Record extracts »
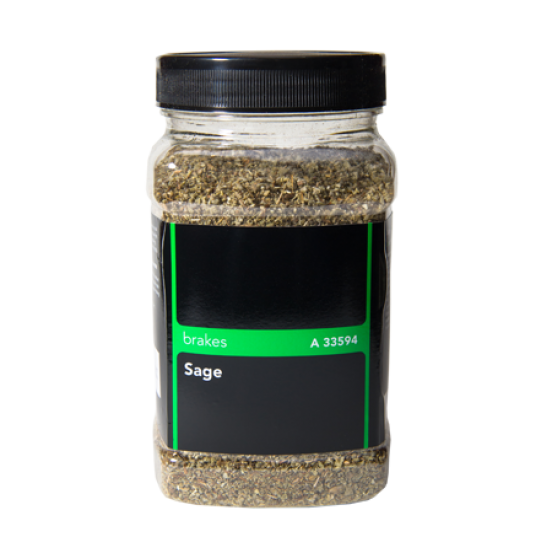 Rubbed Sage 1x190G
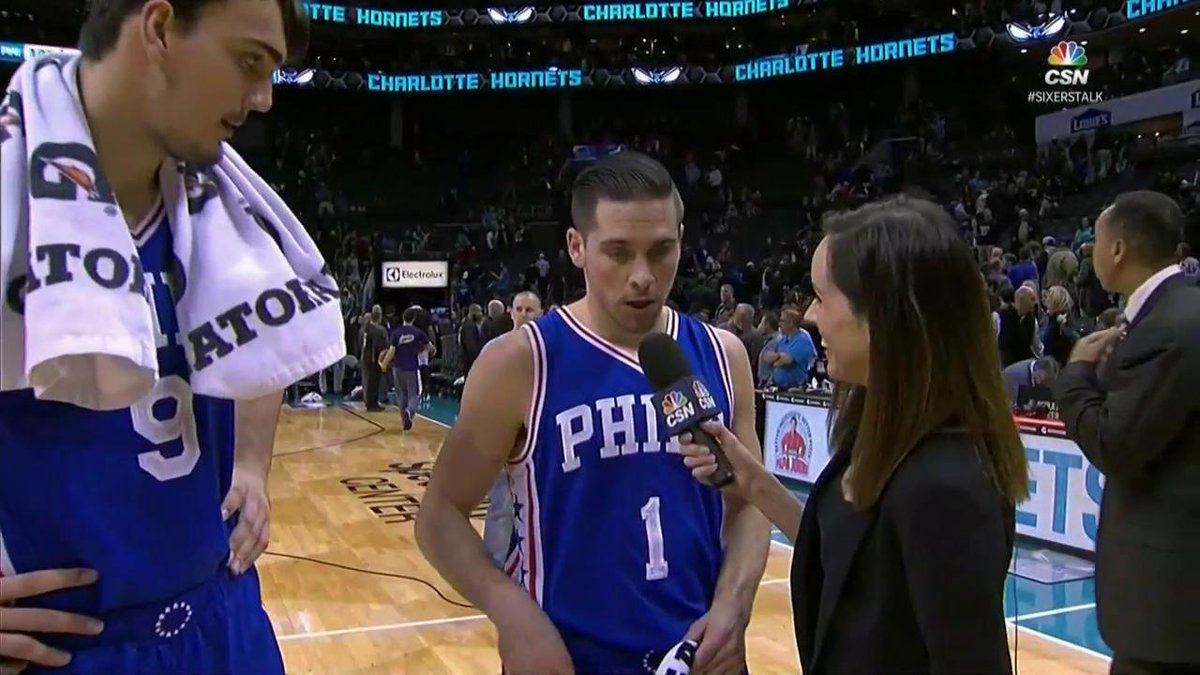 What an awesome quote from T. J. McConnell after the win. #SixersTalk https://t.co/yrt4b4h2rf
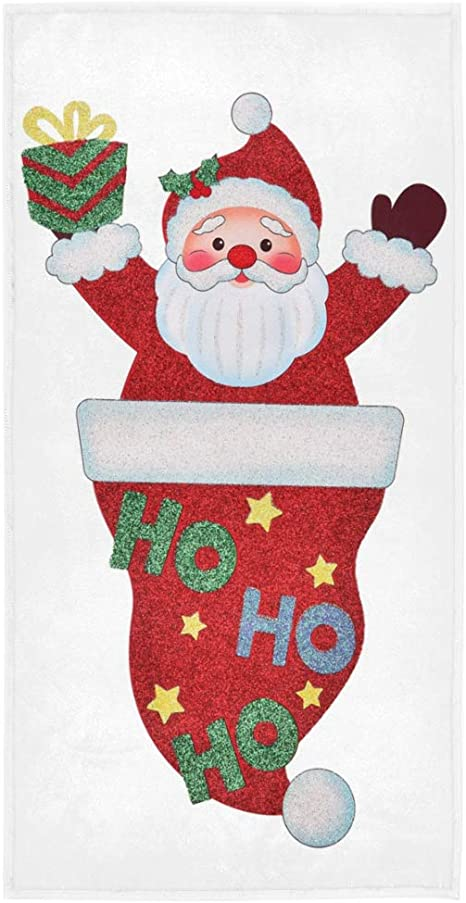 Christmas Towels Santa Claus Snowman Pattern Towel Bath Christmas Gifts HO
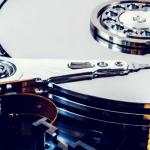 Como clonar un disco duro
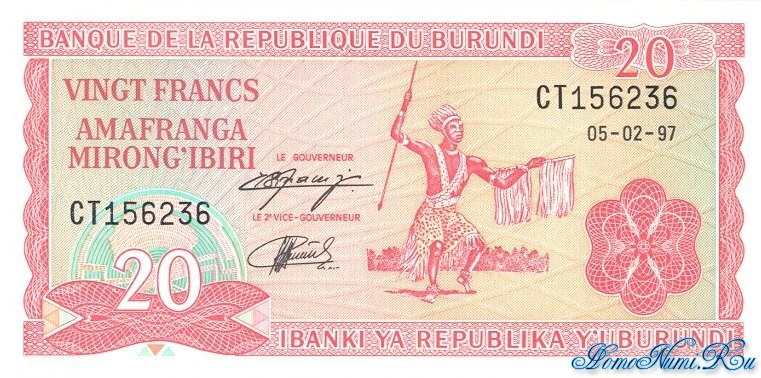 http://homonumi.ru/pic/n/Burundi/P-27d-f.jpg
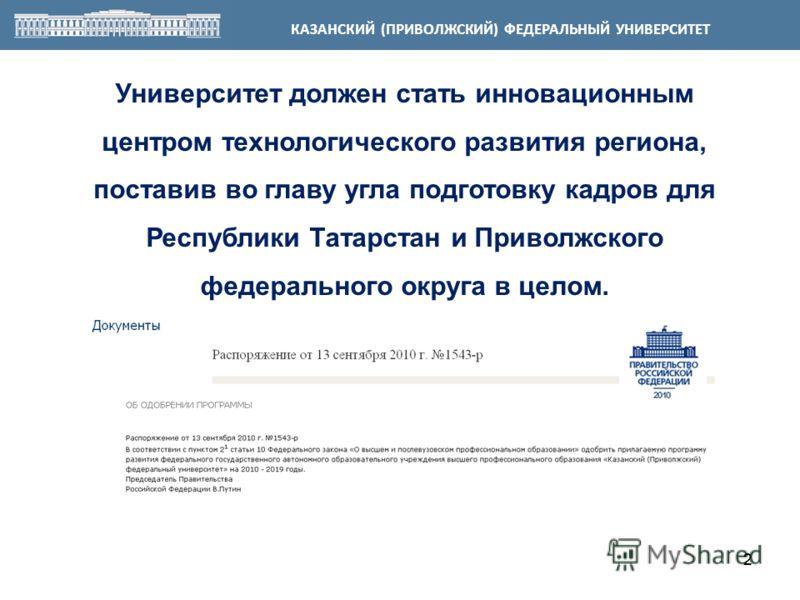 22 Университет должен стать инновационным центром технологического развития региона, поставив во главу угла подготовку кадров для Республики Татарстан и Приволжского федерального округа в целом. КАЗАНСКИЙ (ПРИВОЛЖСКИЙ) ФЕДЕРАЛЬНЫЙ УНИВЕРСИТЕТ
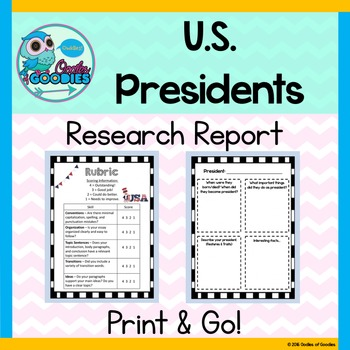 Research Report - U.S.Presidents (No Prep)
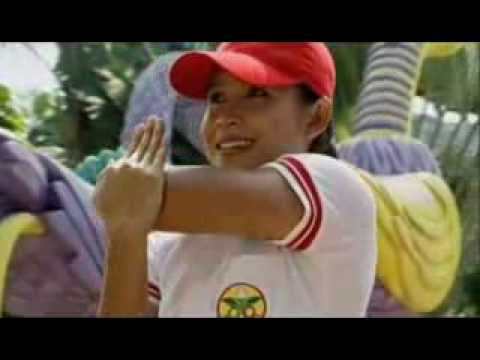 Senam Bugar Indonesia - Gerakan Pendinginan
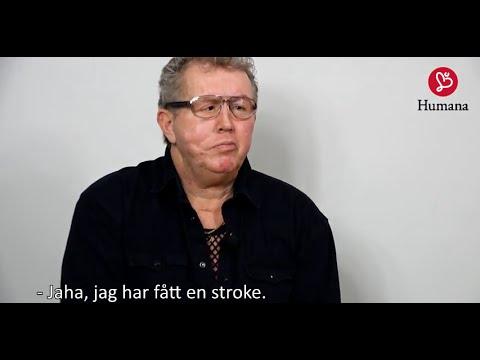 Bernts stroke förändrade allt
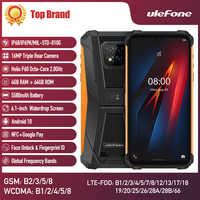 Ulefone armadura 8 Smartphone 5G Wifi Android 10 resistente teléfono móvil Octa-core 6,1 pulgadas impermeable Helio P60 4GB 64GB teléfono móvil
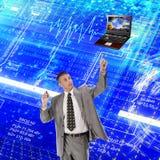 Modèle d'ordinateurs d'ingénierie Photographie stock libre de droits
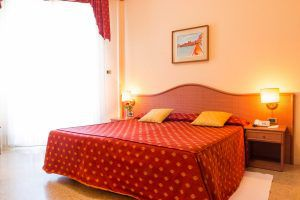 Esempio camera Hotel Principe a Bibione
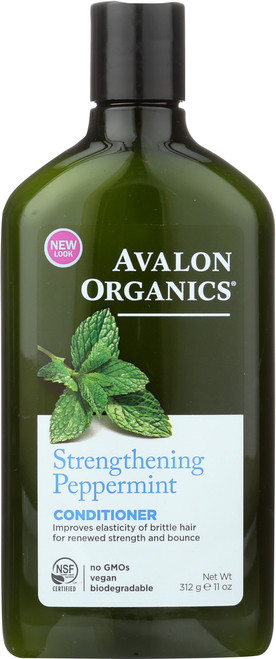 Conditioner  Strengthening Peppermint
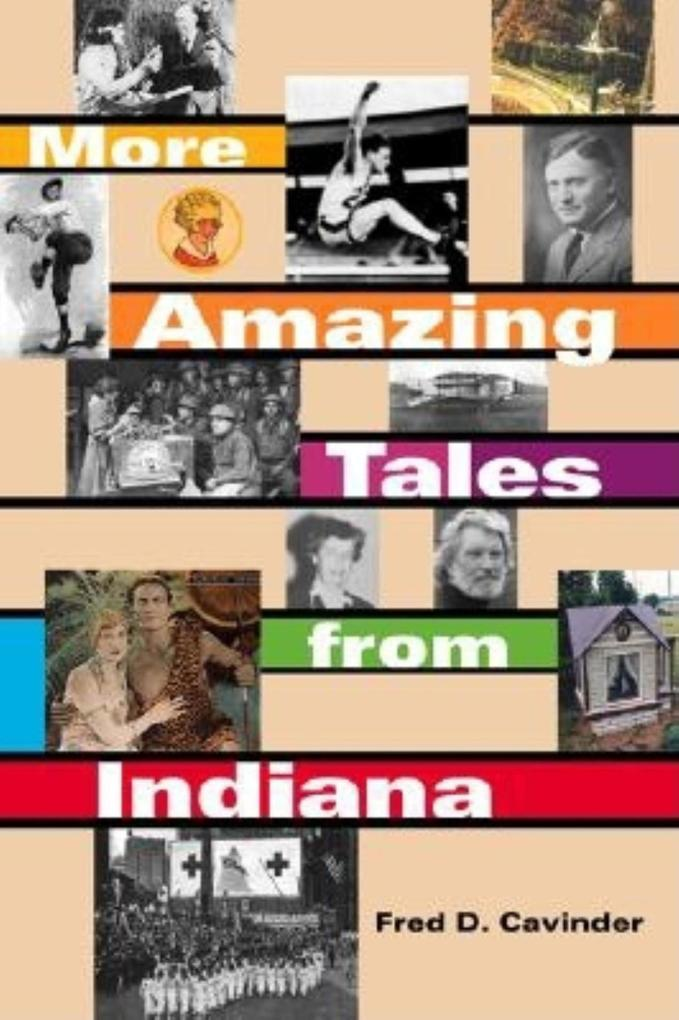 More Amazing Tales from Indiana als eBook epub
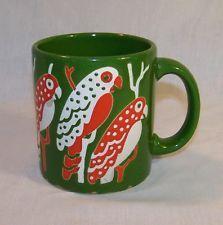 Waechtersbach Parrots Coffee Mug West Germany Green Tea Cup Birds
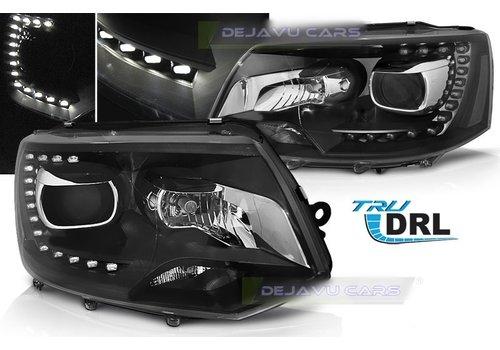 DEPO Bi Xenon Look LED Koplampen voor Volkswagen Transporter T5 - Black Edition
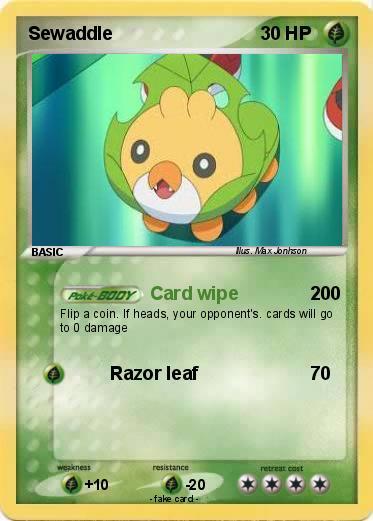 pok233mon sewaddle 39 39 card wipe my pokemon card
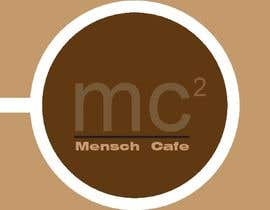 #66 for CONCEPT For Mensch Cafe / Logo by OlgaMajda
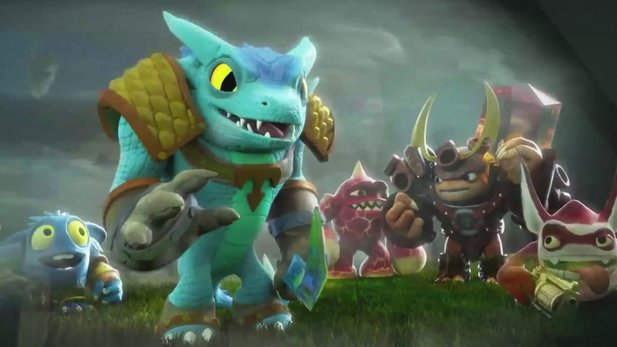 Trailer von Skylanders Trap Team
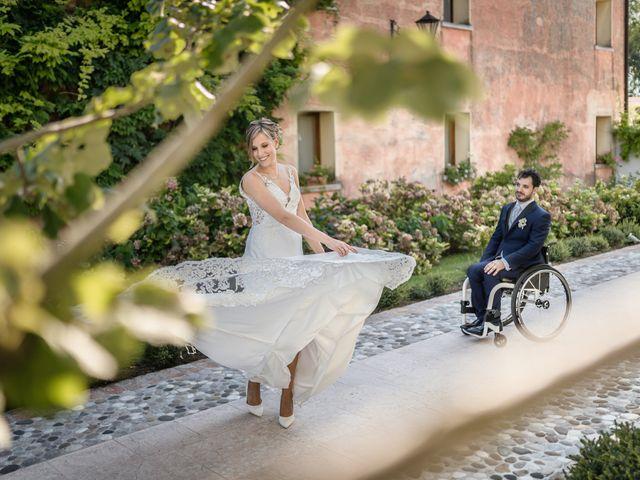 Il matrimonio di Francesco e Gloria a Caorle, Venezia 54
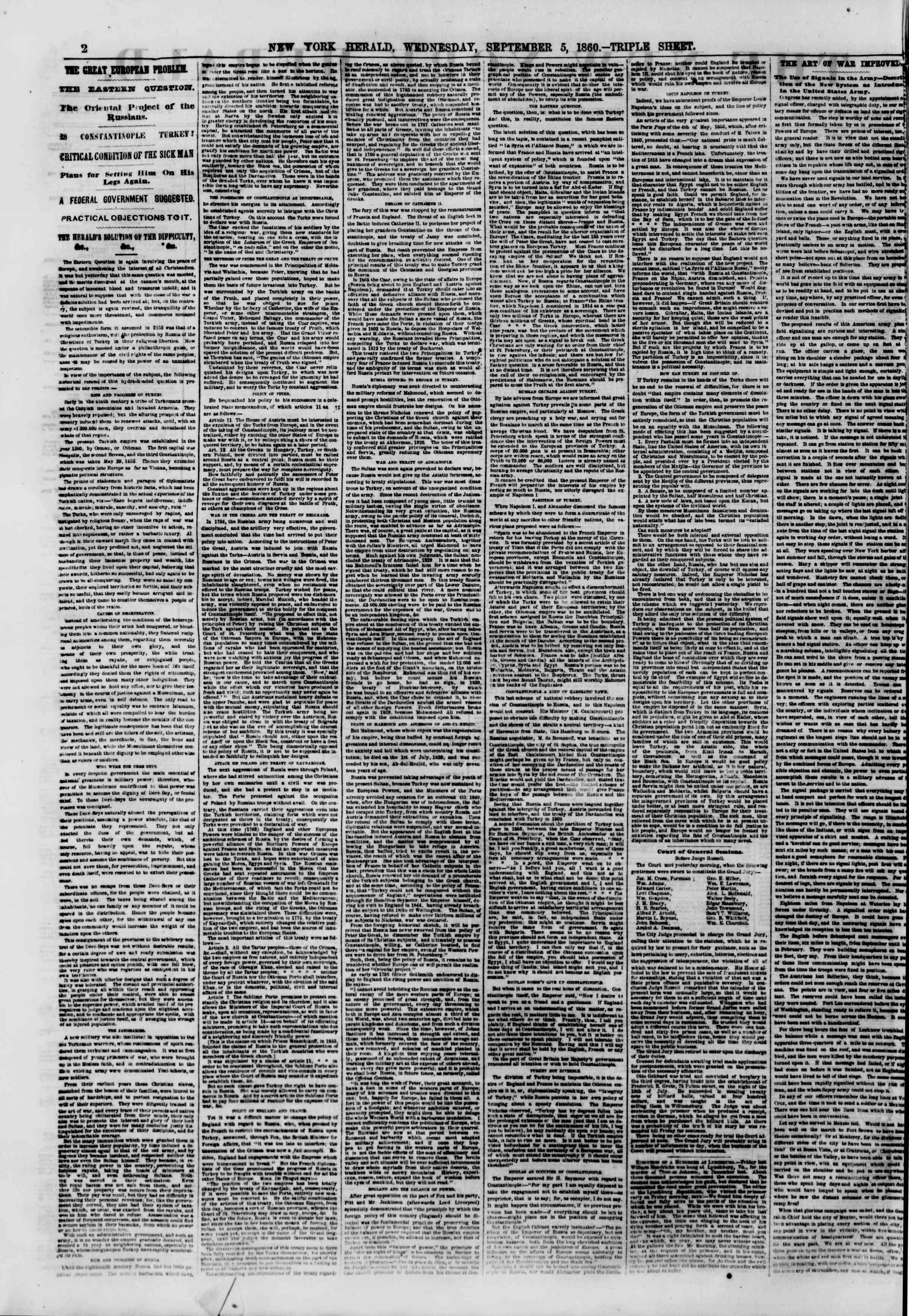 Newspaper of The New York Herald dated September 5, 1860 Page 2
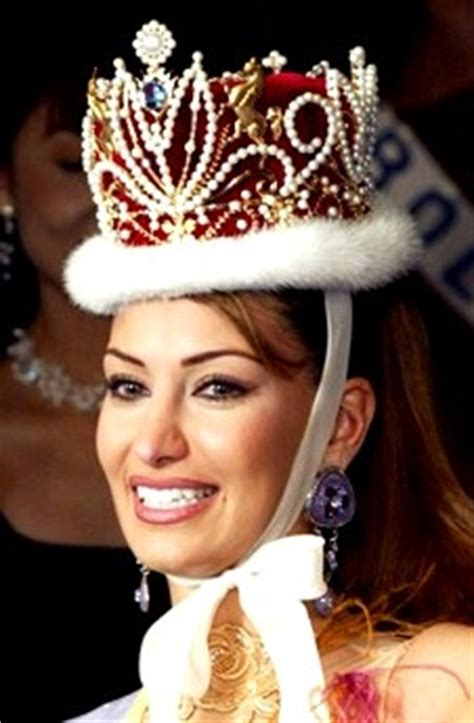 Miss Lebanon 2001-2002 Christine Sawaya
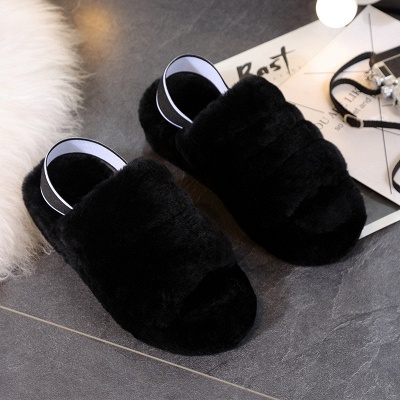 Style Style SD1906 Women Boots_7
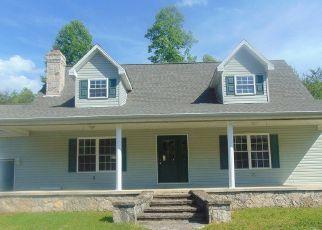 Casa en ejecución hipotecaria in Johnson Condado, KY ID: F4271320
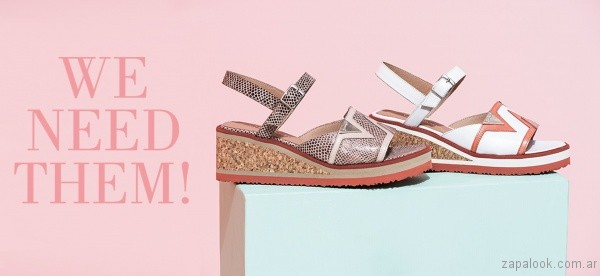 sandalias urbanas suela simil corcho verano 2017 calzados gravagna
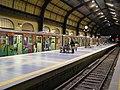 Peiraias metro.jpg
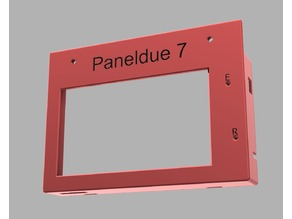 Paneldue 7 enclosure for 3030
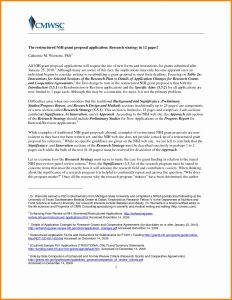 Free Breach Of Contract Letter Template - Free Breach Contract Letter Template top Rated Breach Contract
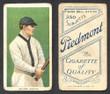 1909 T206    Schirm, George  Batting  Buffalo  Good 422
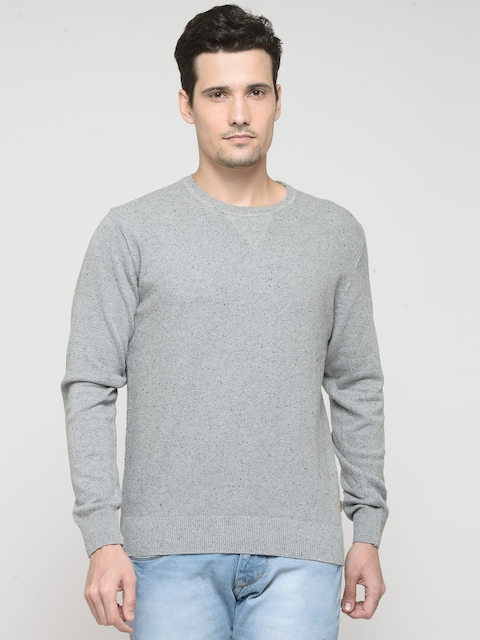 Indian Terrain Men Grey Melange Flecked Effect Sweater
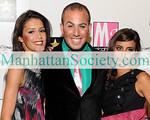 Jaslene Gonzalez, Micah Jesse, and Zara Terez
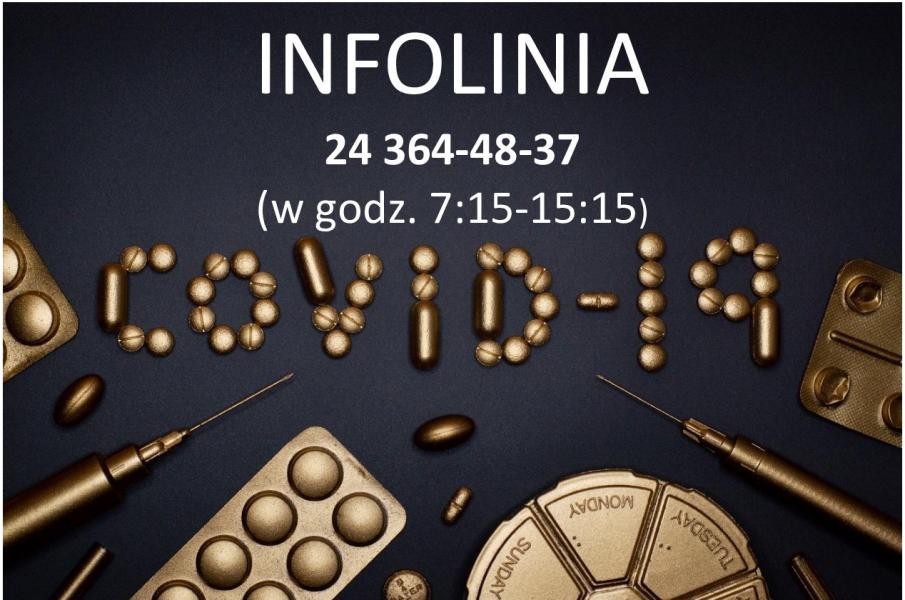 PRZYPOMINAMY – Infolinia dotycząca szczepień przeciw COVID-19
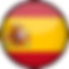 spain-flag-3d-round-icon-256.png
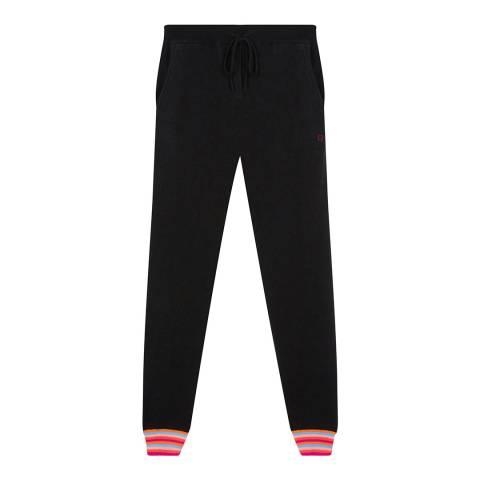 Chinti and Parker Black/Multi Stripe Cuff Track Trousers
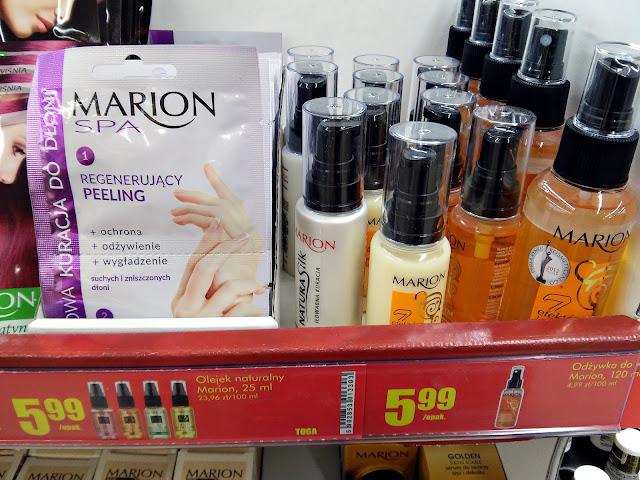 Kosmetyki z Biedronki - odżywki do włosów Marion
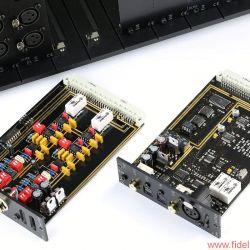 AVM Ovation Series PA8 + SA8.2 - Sören sich überhaupt nicht: kalibrierbares Phonomodul (links) und Digital-Steckkarte für bis zu drei Zuspieler.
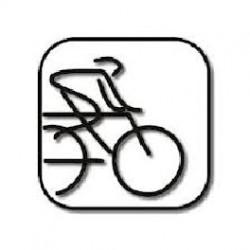 la Sicilia in bicicletta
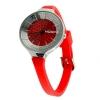 Hoops Damen Uhr Rot mit Strasssteinen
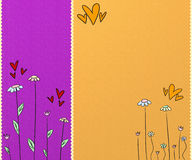 Cute colorful background. With flowers and hearts vector illustration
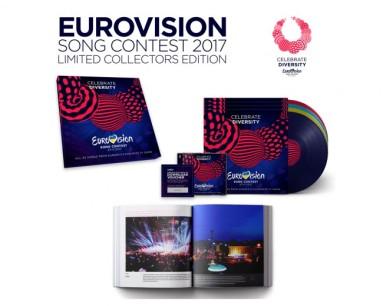 esc-2017-vinyl-box-set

Assignment » Above are some records. Output exactly the lines from the one that contains "Il matrimonio di" to the one that contains "sandalias urbanas suela", keeping both, and omit the pictures.

Response to the exercise »
 Il matrimonio di Francesco e Gloria a Caorle, Venezia 54
 Newspaper of The New York Herald dated September 5, 1860 Page 2
 Miss Lebanon 2001-2002 Christine Sawaya
 Style Style SD1906 Women Boots_7
 Casa en ejecución hipotecaria in Johnson Condado, KY ID: F4271320
 sandalias urbanas suela simil corcho verano 2017 calzados gravagna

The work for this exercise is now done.